In mid-March, Alliance Homecare attempted to acquire 400 COVID-19 tests from Lenco, a Brooklyn, New York-based lab. While the private-pay home health and home care provider was initially told it had a very strong chance of receiving those tests, its request was ultimately denied by the New York State Department of Health.
Now, more than two weeks later, Alliance and other New York-based in-home care agencies are still struggling to acquire coronavirus testing materials.
Serving COVID-19-positive individuals in the epicenter of the U.S. public health emergency, Alliance has been looking for the best ways to assure both patients and employees that their exposure risk is controlled in every way possible. Founded in 2006, Alliance has multiple locations in the New York City area.
Currently, Alliance can order individual tests under physician approval. But the New York-based agency’s quest to get its hands on a larger supply remains unwavering, CEO Gregory Solometo told Home Health Care News.
HHCN recently connected with Solometo to discuss why large-scale testing is such an important resource, how Alliance is dealing with COVID-19 patients, and why he feels home health and home care agencies are being left behind.
Highlights of that conversation are below, edited for length and clarity.
HHCN: How are you dealing with COVID-19-positive patients?
Solometo: We only admit COVID-19-positive people into our nursing program. That program solely provides registered nurses — who are fully geared with personal protective equipment (PPE) and following extreme protocols — to treat those patients. And that’s just because they’re a lot more comfortable working in a higher-risk environment. We’re not yet comfortable with home health aides or caregivers servicing positive patients right now.
The way that we operate is that for a 10-to-14 day period, until somebody is tested and no longer contagious, they are treated under a nursing program. Then, after that, they would step down to a home care platform, so a home health aide could care for them after they are no longer contagious.
We’re basically consolidating nurse caregivers who will be on those cases and actively testing those individuals, along with the clients. That way, we’re being secure as we can be. But it’s obviously very difficult when we are not allowed to obtain our own testing. So that is a challenge.
It seems like widespread testing would be as vital for in-home care agencies as for physician offices or hospitals. Correct?
That’s exactly correct. The reality is home health and home care providers are on the front lines of this crisis just as much as the hospitals are. They are very essential components of the health care system. And unfortunately — and for whatever reason — they’re not treated as such.
I’m in the Tri-State Area, so I see addresses from New York Governor Andrew Cuomo, New Jersey Governor Phil Murphy and Connecticut Governor Ned Lamont. Home health doesn’t come up on any of their radars or get any recognition. It’s all about the hospital systems.
What has to be understood is that the majority of people being taken care of in their home, those are the sickest and the most vulnerable. And if we take care of them, do a good job, and we proactively get in front of the testing and the symptomatic individuals that are in their homes, we can keep them out of the hospital system. We can very much help this flattening of the curve that they’re talking about.
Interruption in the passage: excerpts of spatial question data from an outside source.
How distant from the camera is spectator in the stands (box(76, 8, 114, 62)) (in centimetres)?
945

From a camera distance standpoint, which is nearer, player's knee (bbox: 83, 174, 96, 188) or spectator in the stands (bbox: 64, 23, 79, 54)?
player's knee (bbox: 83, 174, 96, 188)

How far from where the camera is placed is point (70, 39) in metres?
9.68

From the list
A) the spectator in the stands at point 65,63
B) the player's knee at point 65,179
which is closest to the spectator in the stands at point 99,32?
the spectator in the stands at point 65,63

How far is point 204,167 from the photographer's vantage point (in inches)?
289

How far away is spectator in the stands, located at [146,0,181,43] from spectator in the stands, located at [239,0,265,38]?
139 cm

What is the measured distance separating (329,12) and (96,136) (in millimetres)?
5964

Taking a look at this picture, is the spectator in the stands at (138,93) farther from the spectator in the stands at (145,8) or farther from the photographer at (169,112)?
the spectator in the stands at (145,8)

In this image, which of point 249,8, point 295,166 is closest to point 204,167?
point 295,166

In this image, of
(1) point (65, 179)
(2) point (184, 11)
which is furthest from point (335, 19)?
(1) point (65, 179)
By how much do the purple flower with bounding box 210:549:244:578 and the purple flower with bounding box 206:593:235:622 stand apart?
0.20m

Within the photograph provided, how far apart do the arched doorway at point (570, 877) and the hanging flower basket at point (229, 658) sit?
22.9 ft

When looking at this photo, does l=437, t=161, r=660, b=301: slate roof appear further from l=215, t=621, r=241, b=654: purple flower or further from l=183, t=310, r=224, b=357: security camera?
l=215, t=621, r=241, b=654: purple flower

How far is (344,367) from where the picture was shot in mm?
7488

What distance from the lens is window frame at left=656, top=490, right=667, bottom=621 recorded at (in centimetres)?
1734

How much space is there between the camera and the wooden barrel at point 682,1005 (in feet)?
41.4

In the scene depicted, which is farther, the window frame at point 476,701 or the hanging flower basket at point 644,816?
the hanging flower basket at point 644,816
So, you feel that home-based care agencies are being left behind in the process?
Yes. That is 100% the case. There was a letter that went out on March 20 from the NYS DOH that talked about the prioritization of supplies, and it basically listed that prioritization would go to hospitals, followed by nursing homes, followed by emergency medical services (EMS) workers, followed by dialysis centers. And that’s where it ended. So there was no mention of home health organizations or home care organizations, and no real recognition that it’s even top-five on the list of health care organizations to be focused on and to support.
In general, there’s deeper ties that need to be developed with the government after this.
So, yes, I feel like we’re being left behind.
Do you think government officials will look back on the crisis and regret not investing more in home-based care?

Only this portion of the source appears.